Pupils at the Patrician Academy in Mallow have been housed in prefabs for the past year after previously spending two years moving between different locations in the town including a local GAA club, a hall belonging to a local charity and a nearby primary school.
Sixth-year student Eoghan Kenny has written on behalf of the Student Council at the 550-pupil school to Minister for Education Joe McHugh seeking a firm commitment from him when work is going to commence on a building to replace the block of 11 classrooms which was gutted in the fire.
“For four months of my transition year, a number of year groups were being taught in the local GAA complex and for the remaining months of fourth year, we were situated in the nearby primary school and for all of fifth year, we were situated in the local centre for the Irish Wheelchair Association, ” he wrote.

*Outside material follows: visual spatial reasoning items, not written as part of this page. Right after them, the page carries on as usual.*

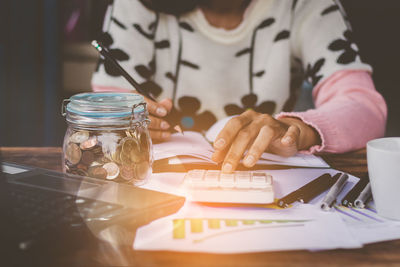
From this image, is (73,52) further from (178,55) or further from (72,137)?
(72,137)

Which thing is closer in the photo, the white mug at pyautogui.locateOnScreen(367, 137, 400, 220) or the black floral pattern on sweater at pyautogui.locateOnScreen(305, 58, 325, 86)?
the white mug at pyautogui.locateOnScreen(367, 137, 400, 220)

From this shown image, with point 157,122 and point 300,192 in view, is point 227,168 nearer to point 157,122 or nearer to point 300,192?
point 300,192

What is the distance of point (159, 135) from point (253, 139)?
0.22 meters

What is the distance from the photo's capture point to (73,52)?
2.25 metres

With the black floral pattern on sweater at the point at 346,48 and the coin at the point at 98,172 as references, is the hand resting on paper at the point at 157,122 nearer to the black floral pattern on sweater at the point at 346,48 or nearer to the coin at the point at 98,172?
the coin at the point at 98,172

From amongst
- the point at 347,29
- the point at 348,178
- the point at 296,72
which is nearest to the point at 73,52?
the point at 296,72

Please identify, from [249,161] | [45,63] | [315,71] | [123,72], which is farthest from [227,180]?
[45,63]

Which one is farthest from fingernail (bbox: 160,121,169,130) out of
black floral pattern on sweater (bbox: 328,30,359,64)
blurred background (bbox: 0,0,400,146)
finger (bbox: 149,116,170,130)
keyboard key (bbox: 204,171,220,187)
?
blurred background (bbox: 0,0,400,146)

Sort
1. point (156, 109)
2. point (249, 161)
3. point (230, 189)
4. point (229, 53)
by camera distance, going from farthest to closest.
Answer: point (229, 53) < point (156, 109) < point (249, 161) < point (230, 189)

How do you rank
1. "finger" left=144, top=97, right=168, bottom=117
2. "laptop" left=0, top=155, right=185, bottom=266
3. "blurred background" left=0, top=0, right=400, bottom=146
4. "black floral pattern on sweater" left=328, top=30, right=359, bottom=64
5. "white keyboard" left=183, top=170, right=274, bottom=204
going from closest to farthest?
"laptop" left=0, top=155, right=185, bottom=266 → "white keyboard" left=183, top=170, right=274, bottom=204 → "finger" left=144, top=97, right=168, bottom=117 → "black floral pattern on sweater" left=328, top=30, right=359, bottom=64 → "blurred background" left=0, top=0, right=400, bottom=146

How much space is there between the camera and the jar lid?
0.53 metres

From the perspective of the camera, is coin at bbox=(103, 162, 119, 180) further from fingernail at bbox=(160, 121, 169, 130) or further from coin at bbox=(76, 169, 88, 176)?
fingernail at bbox=(160, 121, 169, 130)

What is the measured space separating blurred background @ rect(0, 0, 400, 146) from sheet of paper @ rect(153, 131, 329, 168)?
40.1 inches

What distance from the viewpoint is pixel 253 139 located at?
0.67 m
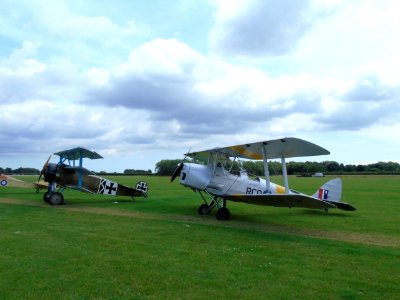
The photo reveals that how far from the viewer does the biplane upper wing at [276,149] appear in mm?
11344

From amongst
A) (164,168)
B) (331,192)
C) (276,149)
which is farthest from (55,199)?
(164,168)

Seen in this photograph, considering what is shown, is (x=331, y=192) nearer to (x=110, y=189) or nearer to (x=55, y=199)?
(x=110, y=189)

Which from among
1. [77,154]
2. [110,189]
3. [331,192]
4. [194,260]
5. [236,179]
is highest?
[77,154]

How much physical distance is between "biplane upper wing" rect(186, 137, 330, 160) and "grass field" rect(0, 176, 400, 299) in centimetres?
236

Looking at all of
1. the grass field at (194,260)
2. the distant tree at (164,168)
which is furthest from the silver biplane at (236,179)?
the distant tree at (164,168)

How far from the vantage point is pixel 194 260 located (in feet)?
22.5

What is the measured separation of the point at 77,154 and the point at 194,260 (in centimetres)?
1434

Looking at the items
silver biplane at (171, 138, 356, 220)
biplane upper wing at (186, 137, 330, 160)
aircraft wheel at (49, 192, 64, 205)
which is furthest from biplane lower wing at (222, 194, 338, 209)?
aircraft wheel at (49, 192, 64, 205)

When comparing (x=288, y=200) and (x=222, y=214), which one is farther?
(x=222, y=214)

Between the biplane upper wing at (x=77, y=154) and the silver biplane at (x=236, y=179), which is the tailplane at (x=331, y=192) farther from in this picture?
the biplane upper wing at (x=77, y=154)

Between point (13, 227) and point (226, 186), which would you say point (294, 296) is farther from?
point (226, 186)

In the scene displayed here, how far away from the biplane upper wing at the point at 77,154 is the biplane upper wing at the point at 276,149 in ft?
23.6

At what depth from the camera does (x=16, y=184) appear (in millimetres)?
23375

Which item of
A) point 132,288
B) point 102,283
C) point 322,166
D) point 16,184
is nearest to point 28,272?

He said pupils were driven by bus from the school campus to the GAA complex in the morning and were dropped back there in the evening, while teachers were forced to drive around Mallow town to teach classes at the various locations .
“Thankfully, this year, we have returned to the school campus. However we are working out of prefabricated rooms that are too cold in the winter and are beginning to become too hot to even sit in, as we enter summer,” said Eoghan.
He said a recent report by Department of Education inspectors had noted the lack of facilities, including the fact there is only one construction room and only one science lab with access to gas to cater for 550 pupils.
And he pointed out that students have had to live with rotting toilets in the prefabs.
The school has had to put a cap on the number of pupils it can cater for in the absence of any firm commitment as to when work on the new school block is to commence.
“For nearly three years, not one single block has been laid on the school site, illustrating the lacklustre response from your department. Do you think this is good enough?” he wrote. “If your son was a student in our school, would you think these sub-standard conditions were an acceptable environment to learn in?
“Why are we waiting so long, can your department not prioritise our school, and when will we have a new school building? Although I will not avail of any new school building, I feel it is important to highlight the situation fellow younger students find themselves in,” he said in his letter.
Patrician Academy principal Elaine O’Regan said no cost has been given yet for the new building. She praised Eoghan for writing to Mr McHugh, saying that the staff was proud of his efforts.
A Department of Education spokesman said “the project for Patrician Academy is currently in architectural planning with a design being progressed in advance of the planning application”, which it hopes to submit in the coming weeks.
He said the school’s Board of Management would be invited to view the plans before they are submitted for planning. He said the project, which will include two classrooms for children with special needs, will be delivered under the department’s Design and Build programme.